UI on localhost:3000, API on localhost:8000. Point it at any LiteLLM-compatible model. If you want to keep everything inside your network, run an Ollama instance on the same host and point Sifter at it. There is no telemetry, no phone-home, no required external dependency beyond the LLM provider you choose.

When this approach is wrong

I am not arguing RAG is dead. There is a class of problems where RAG is exactly the right tool: open-ended Q&A over heterogeneous, document-of-record style content where the answer is a synthesis of several passages. Wikis, knowledge bases, technical manuals, legal opinion repositories. Use RAG there.

The argument is narrower: when the documents form a meaningful collection and the questions you actually want to ask are aggregations, schema-first extraction is the right shape, and it composes far better with the rest of your stack (databases, BI tools, Excel) than a vector store ever will.
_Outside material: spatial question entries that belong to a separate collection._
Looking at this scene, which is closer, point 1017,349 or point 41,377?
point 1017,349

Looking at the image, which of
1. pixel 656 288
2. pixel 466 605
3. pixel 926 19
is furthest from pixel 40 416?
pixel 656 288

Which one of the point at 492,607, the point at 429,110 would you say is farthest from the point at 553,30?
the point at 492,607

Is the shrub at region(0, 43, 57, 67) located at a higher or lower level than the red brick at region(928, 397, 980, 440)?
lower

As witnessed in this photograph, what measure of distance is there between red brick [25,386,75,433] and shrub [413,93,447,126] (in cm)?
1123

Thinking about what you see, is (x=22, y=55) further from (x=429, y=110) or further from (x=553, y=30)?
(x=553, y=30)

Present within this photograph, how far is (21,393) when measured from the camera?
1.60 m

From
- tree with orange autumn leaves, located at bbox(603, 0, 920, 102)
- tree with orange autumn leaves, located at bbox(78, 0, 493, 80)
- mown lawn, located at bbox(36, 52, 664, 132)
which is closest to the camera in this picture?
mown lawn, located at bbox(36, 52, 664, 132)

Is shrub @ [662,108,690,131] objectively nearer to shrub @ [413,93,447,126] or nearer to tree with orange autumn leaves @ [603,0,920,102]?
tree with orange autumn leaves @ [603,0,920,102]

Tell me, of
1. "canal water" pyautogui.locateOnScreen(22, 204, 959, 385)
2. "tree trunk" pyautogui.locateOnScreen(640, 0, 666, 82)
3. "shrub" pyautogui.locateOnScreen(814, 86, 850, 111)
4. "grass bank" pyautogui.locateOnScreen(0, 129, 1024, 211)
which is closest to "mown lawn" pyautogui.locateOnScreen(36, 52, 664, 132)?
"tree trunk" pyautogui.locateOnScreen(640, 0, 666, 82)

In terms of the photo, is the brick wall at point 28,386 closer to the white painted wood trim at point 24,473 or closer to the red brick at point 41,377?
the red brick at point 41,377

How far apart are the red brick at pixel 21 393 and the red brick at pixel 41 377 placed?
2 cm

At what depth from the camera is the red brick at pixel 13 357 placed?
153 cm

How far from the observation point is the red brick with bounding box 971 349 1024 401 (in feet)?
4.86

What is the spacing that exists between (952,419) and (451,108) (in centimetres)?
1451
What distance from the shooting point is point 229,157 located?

What I would love feedback on

If you have ever watched an AI document tool answer a finance question with five plausible wrong amounts, this is for you. The repo is at github.com/sifter-ai/sifter. 30-second demo on the README.

I am especially curious whether the schema-first approach maps to use cases I have not thought about yet. The ones I have seen so far: invoices, contracts, receipts, resumes, expense reports, lab results, shipping documents, ID cards, lease agreements. If your collection looks different, the SDK is small enough to try in five minutes.